The scaffold in itself is not enough to promote healing, states Pandit, who is attached to NUI Galway's Department of Mechanical and Biomedical Engineering. "The proteins act as a scaffold, then we add in other factors to that. We need to give extra factors to promote healing. The beauty of the scaffold is you can tailor the factors we use."

This requires a high degree of interdisciplinary cooperation, hence the idea of basing the research project in the Centre. "The research programme will bring together the fields of gene therapy, biomaterials and biochemistry into the therapeutic domain." Separate groups can look at the scaffold construct while others seek protein targets that promote tissue growth.

"We are actually trying to achieve a dual approach," he says. The scaffold provides immediate protection, say after a burn injury, and is accepted by the body. The extra protein factors it carries then encourage the body to heal and grow replacement tissues.

This quick response is essential if the approach is to be used in the event of a burn. A slightly different approach is needed in the treatment, for example, of non-healing leg ulcers, a common condition in diabetics. Ulcers account for about 50 per cent of all lower-limb amputations in a given year and a study in Waterford several years ago showed that 11 per cent of the patients with diabetes had experienced non-healing leg ulcers.

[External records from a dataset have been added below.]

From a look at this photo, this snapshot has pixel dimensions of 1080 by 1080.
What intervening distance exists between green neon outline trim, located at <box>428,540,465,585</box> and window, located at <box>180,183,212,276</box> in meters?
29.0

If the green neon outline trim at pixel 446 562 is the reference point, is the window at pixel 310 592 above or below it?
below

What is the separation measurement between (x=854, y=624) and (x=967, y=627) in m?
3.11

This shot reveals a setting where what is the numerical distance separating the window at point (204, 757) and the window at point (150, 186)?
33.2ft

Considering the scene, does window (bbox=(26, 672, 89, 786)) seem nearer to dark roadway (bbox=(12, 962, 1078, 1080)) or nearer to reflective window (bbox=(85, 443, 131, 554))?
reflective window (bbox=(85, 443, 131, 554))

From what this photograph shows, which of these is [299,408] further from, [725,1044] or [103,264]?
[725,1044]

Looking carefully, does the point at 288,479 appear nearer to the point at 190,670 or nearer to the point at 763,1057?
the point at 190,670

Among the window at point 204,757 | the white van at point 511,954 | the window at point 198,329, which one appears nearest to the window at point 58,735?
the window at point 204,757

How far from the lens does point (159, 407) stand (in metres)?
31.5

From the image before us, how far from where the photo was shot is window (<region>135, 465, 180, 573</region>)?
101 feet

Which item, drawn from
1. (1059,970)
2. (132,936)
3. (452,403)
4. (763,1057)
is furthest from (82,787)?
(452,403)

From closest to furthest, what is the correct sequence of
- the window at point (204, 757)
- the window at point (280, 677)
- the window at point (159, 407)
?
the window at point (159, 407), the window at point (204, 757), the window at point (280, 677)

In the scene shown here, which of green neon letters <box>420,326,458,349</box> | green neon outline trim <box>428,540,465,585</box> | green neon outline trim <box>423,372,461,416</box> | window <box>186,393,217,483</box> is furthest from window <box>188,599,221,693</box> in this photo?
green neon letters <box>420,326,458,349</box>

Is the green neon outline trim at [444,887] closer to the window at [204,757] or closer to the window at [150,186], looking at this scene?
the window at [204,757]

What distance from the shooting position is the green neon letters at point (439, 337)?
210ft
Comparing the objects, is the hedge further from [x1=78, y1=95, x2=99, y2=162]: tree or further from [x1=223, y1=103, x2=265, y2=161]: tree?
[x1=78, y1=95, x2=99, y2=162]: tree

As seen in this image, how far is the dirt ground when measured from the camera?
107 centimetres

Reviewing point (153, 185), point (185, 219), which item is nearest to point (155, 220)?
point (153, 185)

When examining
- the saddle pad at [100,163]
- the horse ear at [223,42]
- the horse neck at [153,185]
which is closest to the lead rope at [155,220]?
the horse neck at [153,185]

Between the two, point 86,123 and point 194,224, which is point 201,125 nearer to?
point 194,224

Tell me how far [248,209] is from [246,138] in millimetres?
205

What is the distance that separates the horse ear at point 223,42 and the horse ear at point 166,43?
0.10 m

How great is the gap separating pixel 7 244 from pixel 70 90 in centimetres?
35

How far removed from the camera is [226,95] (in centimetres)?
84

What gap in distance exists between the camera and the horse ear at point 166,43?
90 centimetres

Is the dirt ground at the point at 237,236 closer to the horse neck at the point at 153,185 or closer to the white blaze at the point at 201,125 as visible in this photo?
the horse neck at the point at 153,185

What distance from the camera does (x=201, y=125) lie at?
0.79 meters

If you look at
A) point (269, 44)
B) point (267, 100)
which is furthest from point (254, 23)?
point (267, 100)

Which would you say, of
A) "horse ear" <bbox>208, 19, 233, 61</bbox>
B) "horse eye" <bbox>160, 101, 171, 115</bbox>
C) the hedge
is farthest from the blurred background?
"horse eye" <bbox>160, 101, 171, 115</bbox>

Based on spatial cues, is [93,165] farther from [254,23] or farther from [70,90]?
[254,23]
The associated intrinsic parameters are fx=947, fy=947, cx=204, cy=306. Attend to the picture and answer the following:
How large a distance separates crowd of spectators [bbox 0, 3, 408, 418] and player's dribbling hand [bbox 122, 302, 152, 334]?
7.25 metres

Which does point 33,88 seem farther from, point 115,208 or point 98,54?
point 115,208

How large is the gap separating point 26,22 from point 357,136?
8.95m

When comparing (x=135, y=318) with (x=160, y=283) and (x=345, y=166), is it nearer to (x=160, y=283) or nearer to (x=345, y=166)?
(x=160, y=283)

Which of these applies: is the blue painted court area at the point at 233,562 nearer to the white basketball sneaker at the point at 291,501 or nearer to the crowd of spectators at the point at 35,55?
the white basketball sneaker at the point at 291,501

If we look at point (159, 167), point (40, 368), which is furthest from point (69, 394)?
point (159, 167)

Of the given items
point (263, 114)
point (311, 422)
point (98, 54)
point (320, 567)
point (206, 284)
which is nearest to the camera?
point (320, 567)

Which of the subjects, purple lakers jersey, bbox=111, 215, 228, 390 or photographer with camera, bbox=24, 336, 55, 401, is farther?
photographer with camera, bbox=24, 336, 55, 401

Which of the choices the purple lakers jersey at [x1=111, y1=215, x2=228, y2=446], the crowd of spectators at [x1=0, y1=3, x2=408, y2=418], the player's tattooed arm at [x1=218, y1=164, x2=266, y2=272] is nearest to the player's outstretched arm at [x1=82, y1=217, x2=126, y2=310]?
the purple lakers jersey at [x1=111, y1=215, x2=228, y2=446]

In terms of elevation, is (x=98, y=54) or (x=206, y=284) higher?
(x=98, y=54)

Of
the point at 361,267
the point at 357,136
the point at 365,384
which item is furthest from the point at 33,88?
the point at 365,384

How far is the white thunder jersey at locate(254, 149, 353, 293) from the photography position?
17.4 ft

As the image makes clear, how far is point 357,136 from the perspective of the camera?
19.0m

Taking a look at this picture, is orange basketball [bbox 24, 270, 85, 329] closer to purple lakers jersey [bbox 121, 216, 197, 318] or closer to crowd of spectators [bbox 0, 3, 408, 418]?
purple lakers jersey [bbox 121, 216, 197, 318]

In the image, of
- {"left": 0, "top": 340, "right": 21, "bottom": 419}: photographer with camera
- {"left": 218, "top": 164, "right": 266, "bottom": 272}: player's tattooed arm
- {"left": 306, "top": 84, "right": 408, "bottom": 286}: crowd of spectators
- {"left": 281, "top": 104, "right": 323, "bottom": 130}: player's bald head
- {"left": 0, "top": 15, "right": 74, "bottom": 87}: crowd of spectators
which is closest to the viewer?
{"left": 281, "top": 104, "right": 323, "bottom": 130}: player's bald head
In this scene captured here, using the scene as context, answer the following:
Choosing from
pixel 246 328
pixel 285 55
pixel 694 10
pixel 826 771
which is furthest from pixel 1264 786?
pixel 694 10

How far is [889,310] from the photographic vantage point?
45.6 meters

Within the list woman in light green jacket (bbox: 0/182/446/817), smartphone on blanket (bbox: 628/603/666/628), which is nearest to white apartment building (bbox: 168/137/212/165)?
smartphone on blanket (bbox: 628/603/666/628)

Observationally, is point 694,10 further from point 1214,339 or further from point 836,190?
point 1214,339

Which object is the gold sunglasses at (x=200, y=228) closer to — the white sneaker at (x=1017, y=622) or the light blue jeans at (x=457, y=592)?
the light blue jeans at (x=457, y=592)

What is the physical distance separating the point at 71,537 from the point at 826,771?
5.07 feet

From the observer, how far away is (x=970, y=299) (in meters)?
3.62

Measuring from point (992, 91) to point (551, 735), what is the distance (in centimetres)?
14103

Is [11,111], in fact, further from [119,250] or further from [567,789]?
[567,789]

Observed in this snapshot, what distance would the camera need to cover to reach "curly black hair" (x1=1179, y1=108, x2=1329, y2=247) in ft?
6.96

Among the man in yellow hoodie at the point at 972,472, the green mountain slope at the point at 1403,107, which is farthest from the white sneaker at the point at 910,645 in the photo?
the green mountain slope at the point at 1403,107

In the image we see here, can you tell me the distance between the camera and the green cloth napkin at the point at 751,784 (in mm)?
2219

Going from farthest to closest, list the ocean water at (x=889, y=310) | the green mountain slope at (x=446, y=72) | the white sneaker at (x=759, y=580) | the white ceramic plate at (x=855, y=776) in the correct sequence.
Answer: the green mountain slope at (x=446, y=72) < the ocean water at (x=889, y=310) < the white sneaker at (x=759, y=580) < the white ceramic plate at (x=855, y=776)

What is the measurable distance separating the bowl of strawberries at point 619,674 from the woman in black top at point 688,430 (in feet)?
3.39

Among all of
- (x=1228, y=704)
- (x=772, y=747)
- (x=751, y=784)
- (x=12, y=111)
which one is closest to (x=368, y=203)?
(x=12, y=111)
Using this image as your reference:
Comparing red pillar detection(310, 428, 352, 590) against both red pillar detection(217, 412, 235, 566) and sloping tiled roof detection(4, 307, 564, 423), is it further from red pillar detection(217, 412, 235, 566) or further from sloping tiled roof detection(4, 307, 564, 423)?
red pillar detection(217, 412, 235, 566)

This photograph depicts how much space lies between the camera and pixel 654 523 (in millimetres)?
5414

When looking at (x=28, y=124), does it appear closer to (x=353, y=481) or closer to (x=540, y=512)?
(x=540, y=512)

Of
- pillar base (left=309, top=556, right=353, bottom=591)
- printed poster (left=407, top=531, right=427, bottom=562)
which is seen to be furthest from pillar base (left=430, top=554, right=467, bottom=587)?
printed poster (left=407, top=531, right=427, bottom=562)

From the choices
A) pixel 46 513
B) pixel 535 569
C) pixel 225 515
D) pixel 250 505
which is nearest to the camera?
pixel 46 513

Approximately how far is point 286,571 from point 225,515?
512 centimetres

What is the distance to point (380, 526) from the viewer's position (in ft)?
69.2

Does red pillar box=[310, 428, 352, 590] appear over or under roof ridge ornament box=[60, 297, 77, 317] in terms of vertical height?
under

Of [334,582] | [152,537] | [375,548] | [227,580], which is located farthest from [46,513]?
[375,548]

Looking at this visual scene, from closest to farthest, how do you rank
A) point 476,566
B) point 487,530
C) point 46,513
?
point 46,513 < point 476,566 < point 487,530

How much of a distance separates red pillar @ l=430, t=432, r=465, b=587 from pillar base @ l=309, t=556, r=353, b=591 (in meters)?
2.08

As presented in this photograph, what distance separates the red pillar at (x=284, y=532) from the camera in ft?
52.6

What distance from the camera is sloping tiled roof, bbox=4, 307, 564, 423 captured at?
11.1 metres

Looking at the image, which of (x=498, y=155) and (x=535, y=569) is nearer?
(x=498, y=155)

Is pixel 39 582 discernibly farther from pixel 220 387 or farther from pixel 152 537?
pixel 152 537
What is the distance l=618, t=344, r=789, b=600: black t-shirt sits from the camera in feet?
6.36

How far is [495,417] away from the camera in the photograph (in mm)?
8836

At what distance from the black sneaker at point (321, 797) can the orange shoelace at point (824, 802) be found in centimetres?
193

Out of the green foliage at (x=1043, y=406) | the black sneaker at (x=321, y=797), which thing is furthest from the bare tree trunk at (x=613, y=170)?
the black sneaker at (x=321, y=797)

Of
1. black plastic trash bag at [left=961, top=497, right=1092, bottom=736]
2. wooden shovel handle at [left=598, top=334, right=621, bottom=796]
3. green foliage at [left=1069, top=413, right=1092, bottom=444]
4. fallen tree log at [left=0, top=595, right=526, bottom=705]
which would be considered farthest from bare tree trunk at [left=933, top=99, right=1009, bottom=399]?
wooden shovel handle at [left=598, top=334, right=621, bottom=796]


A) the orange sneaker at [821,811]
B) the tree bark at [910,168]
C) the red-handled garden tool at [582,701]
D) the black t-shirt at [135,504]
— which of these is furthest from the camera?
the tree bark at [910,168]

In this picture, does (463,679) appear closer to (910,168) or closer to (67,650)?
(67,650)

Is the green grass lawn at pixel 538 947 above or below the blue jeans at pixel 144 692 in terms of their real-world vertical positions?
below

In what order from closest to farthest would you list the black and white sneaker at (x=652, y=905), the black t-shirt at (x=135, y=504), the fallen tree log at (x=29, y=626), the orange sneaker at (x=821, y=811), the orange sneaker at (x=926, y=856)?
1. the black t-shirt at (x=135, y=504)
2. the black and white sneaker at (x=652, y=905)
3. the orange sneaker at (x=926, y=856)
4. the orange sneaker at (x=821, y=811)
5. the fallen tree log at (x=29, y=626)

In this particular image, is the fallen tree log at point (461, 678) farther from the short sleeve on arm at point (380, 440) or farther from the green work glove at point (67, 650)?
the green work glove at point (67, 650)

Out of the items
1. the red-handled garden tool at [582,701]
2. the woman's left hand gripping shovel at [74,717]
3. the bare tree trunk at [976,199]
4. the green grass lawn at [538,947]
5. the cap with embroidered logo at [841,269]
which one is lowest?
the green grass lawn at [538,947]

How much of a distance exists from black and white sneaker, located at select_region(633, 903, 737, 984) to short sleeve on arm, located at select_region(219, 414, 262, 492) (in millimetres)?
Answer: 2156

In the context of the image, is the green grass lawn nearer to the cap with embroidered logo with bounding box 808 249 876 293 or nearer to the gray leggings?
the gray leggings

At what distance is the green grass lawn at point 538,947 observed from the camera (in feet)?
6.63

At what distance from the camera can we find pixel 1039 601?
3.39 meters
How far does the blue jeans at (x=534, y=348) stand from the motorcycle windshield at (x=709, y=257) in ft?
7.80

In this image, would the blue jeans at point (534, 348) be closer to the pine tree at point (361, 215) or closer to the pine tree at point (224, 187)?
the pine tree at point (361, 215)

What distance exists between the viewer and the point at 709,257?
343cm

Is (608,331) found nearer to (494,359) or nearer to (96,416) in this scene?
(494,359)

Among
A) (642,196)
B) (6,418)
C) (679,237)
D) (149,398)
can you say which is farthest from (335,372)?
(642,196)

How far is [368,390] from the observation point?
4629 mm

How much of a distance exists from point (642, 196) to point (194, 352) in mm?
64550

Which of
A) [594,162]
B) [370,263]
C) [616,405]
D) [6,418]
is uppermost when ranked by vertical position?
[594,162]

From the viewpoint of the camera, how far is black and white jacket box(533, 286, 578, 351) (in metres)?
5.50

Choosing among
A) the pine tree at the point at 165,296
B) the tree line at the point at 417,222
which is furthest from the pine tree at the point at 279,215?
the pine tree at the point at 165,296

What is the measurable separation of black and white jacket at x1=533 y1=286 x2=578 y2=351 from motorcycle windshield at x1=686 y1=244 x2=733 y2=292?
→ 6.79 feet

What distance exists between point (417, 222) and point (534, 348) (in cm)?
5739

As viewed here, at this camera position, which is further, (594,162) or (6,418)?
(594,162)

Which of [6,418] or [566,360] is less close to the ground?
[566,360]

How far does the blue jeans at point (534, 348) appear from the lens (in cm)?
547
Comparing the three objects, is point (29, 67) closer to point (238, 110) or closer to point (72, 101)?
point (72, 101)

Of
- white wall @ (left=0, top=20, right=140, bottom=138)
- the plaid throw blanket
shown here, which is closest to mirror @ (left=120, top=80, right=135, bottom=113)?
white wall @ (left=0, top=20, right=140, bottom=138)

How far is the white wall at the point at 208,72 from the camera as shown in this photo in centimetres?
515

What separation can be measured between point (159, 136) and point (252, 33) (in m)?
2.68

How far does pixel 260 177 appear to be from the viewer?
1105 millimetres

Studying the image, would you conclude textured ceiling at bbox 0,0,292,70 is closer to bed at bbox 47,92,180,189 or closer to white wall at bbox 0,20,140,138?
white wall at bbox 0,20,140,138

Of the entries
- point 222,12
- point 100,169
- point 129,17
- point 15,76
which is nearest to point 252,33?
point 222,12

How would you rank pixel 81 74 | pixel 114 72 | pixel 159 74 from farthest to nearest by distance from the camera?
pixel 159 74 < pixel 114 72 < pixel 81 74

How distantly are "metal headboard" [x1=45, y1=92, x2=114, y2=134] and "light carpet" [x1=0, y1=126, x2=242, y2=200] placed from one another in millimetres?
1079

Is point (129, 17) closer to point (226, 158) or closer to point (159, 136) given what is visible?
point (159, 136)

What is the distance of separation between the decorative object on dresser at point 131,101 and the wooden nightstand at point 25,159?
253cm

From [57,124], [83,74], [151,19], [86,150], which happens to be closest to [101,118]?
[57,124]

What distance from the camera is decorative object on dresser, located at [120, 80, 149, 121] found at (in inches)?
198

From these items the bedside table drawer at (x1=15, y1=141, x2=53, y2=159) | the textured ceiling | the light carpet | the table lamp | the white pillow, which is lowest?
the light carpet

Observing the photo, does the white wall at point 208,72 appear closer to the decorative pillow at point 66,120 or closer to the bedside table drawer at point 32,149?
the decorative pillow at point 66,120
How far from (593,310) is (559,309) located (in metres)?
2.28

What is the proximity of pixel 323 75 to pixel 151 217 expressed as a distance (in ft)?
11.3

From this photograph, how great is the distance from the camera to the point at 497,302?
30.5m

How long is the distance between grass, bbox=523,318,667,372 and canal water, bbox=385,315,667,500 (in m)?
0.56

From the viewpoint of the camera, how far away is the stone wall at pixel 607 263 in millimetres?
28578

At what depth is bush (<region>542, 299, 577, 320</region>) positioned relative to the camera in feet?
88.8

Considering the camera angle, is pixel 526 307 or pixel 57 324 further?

The team's main goal is to produce a bilayered composite, with one layer that mimics the skin and another that directs dermal regeneration. "Using analogues of human skin, this research is geared towards producing a final product which would reduce the need for skin grafts and would also result in significantly less suffering being endured by the patient."

While skin replacement is the initial target, the same approach could be used in a wide range of tissues, Pandit adds, from cartilage to organs. The key is to have a scaffold and embedded factors to match processes natural to the body.

Funders for the research include Enterprise Ireland, the Health Research Board, the Irish Research Council for Science, Engineering and Technology and the Centre itself. If successful the research could "lead to clinical trials for treatment of chronic wounds and investigative work in tissue engineering" that could benefit millions of patients worldwide, says Pandit.